An age-old struggle for Christians has been deciding on an individual basis how and how much God is calling us to spend time with others who do not share our faith or values. Without question we are to treat all people with kindness and respect and must take the logs out of our own eyes before trying to take the specks out of the eyes of our sisters and brothers. (Matthew 7 and Luke 6) A young Christian might discern that it would be wise to spend more time with friends who would encourage faithful living and less time with friends who would challenge it where a mature Christian could come to a different conclusion. We must learn to live as those who are sent into a world in need of hope while remaining set apart or sanctified by God.
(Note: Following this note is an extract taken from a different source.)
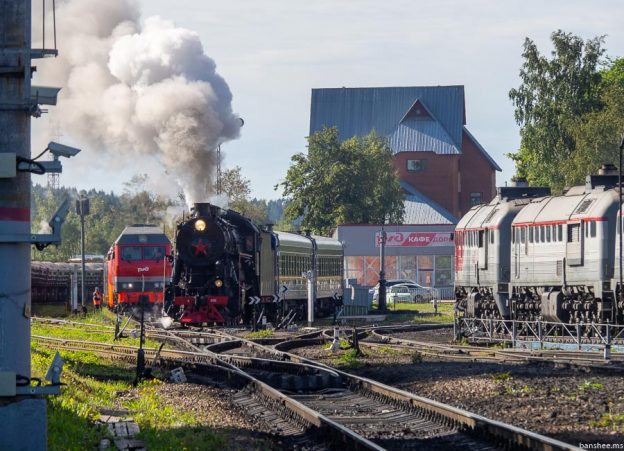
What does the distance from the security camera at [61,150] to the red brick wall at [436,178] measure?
86992 mm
As Jesus prayed to the Father for his disciples, “My prayer is not that you take them out of the world but that you protect them from the evil one. They are not of the world, even as I am not of it. Sanctify them by the truth; your word is truth. As you sent me into the world, I have sent them into the world. For them I sanctify myself, that they too may be truly sanctified.” (John 17:15-19)

Religious leaders often criticized Jesus for associating with the “wrong” types. “While Jesus was having dinner at Matthew’s house, many tax collectors and sinners came and ate with him and his disciples. When the Pharisees saw this, they asked his disciples, ‘Why does your teacher eat with tax collectors and sinners?’ On hearing this, Jesus said, ‘It is not the healthy who need a doctor, but the sick. But go and learn what this means: ‘I desire mercy, not sacrifice.’ For I have not come to call the righteous, but sinners.’” (Matthew 9: 10-13)

Billy Graham was a frequent guest on mainstream television talk shows and drew some criticism for cooperating in an ecumenical fashion for his crusades. Graham once said, “I intend to go anywhere, sponsored by anybody, to preach the gospel of Christ, if there are no strings attached to my message. … The one badge of Christian discipleship is not orthodoxy but love. Christians are not limited to any church. The only question is: are you committed to Christ?”

Recently some have found fault with the soulful, husky-voiced 27-year-old Lauren Daigle for accepting certain invitations to sing on television. Over three years ago Daigle burst onto the contemporary Christian music scene with her album “How Can It Be” which earned Platinum Record status. At the 2015 GMA Dove Awards her title song won Best Song and Daigle was named New Artist of the Year.  Daigle later won Dove’s 2016 Artist of the Year and her single “Trust in You” was Best Song. A September 2018 Rolling Stone magazine headline proclaimed, “A Christian Singer Is Bigger Than Drake and Ariana Grande This Week.” Upon its release Daigle’s “Look Up Child” album debuted at number three on the Billboard Top 200 chart and she had the biggest sales week for a Christian album by a woman in over 20 years, which prompted multiple invitations to sing on mainstream talk shows.

Asked if she hesitated to appear on one Daigle replied, “Oh no. Not at all. I think the second we start drawing lines around which people are able to be approached and which aren’t, we’ve already completely missed the heart of God… I don’t have all the answers in life and I’m definitely not going to act like I do, but one thing I know for sure is I can’t choose who I’m supposed to be kind to, or who I’m supposed to show love to and who I’m not, because that’s the mission, right? Be who Christ was to everyone as well.”